In simple terms, this is the new front-wheel-drive 1-Series hatchback with a longer tail and pillarless doors. You can have a quick one in the form of the M235i Gran Coupe—powered by the same 302hp turbo 2.0-liter motor from the M135i hot hatch. That has four-wheel drive and will go from 0-100kph in 4.9sec.
Or, you can have one with the engine out of a Mini. Yep, the 218i Gran Coupe packs most of the show with very little of the go, but Mini’s 1.5-liter three-cylinder engine is a gem, and making do with 136hp means BMW can claim this slippery-looking niche-buster will return over 20km/L.

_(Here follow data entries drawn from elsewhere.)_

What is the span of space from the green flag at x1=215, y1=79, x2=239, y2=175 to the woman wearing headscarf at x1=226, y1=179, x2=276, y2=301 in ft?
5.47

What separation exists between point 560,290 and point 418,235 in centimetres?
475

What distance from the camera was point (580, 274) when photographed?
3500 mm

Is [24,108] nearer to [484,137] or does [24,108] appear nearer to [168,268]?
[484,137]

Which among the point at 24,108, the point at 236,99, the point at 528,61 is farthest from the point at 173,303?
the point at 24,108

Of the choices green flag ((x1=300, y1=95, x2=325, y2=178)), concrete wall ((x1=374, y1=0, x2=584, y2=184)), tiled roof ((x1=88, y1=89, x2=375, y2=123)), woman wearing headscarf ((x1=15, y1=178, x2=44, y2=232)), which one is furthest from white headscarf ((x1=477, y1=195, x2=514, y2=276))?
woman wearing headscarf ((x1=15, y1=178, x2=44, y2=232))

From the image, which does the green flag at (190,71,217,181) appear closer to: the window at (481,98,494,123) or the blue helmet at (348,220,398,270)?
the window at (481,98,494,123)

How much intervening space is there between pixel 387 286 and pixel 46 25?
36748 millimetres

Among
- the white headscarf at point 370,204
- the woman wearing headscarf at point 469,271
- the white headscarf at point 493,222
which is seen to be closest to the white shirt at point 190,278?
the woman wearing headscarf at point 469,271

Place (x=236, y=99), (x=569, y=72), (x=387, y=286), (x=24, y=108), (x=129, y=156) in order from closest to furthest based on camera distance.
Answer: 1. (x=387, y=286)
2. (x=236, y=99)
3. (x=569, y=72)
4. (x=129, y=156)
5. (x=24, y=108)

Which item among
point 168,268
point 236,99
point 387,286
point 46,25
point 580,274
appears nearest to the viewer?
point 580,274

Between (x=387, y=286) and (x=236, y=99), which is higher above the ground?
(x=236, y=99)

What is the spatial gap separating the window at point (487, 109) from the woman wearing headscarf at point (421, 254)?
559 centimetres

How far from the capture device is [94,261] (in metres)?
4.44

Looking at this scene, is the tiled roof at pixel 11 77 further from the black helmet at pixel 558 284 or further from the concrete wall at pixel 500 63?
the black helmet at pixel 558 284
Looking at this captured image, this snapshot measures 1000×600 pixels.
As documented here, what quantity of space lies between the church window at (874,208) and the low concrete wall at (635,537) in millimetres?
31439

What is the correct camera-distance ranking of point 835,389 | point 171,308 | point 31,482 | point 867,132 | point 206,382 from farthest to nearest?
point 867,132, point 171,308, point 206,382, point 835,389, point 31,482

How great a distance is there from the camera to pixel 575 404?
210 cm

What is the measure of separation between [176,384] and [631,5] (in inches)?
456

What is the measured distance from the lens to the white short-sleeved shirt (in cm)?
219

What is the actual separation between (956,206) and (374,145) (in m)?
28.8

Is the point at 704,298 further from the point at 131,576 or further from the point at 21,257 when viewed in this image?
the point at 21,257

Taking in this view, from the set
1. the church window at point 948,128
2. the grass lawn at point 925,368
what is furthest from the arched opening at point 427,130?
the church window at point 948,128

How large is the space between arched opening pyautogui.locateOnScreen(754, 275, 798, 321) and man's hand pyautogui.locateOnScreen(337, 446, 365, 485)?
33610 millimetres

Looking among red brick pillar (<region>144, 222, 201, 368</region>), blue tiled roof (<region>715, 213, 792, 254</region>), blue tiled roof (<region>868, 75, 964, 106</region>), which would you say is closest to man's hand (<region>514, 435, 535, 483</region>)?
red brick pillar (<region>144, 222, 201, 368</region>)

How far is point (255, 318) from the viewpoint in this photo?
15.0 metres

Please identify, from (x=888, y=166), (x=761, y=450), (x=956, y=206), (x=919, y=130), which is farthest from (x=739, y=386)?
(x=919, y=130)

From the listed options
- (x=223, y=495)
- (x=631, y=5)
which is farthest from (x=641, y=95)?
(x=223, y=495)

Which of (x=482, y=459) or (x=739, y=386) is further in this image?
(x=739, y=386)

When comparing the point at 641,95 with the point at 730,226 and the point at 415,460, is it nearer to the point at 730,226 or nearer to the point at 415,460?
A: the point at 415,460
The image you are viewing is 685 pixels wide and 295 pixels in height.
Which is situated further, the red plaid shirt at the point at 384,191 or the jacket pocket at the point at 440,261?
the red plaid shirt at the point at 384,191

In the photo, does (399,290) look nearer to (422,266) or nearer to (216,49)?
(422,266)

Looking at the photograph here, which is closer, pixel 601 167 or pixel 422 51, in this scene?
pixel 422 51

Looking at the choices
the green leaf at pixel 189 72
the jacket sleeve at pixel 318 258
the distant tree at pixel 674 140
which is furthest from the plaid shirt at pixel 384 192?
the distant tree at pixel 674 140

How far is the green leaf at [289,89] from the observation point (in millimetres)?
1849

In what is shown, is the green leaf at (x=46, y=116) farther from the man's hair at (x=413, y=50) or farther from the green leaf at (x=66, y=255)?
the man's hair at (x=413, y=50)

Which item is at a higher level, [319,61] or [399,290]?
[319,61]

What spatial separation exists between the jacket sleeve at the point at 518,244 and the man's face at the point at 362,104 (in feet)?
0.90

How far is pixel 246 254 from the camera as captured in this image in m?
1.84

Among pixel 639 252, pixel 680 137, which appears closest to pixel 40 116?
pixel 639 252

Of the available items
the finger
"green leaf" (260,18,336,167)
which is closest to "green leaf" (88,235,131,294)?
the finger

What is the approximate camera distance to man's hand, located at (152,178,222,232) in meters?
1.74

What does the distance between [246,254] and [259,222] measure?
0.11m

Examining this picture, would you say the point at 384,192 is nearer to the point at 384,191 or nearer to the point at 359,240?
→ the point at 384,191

Alternatively, there’s a diesel 220d Gran Coupe, with the lowest CO2 emissions of the bunch. Prices kick off at just under £26,000 (around P1.71 million), rising to £37,255 (roughly P2.46 million) for the M235i variant. Which seems like a lot for a car that’ll have no space in the back.
Ah, but not so fast, protests BMW, armed with numbers, maths, and tape measures. The carmaker says that the 2GC will not only out-steer and out-drive the likes of the Mercedes CLA (it doesn’t namecheck it specifically, but we all know what it’s aiming at), it promises plenty of room for actual humans, too.
Compared to the old 2-Series coupe (which was, in fairness a proper actual coupe with only two doors, instead of pretending to be one like this ‘Gran Coupe’), the new 2GC offers 33mm more kneeroom. Mercifully, the M235i offers more interesting features than space for knees, like launch control, adaptive Comfort/Sport suspension, and a limited-slip differential.
Because it’s based on the dumpy new 1-Series, the new 2 Series Gran Coupe isn’t as naturally elegant as the sensational new M8 Gran Coupe. But is it another step in the right direction for BMW’s increasingly wayward design department?
NOTE: This article first appeared on TopGear.com. Minor edits have been made.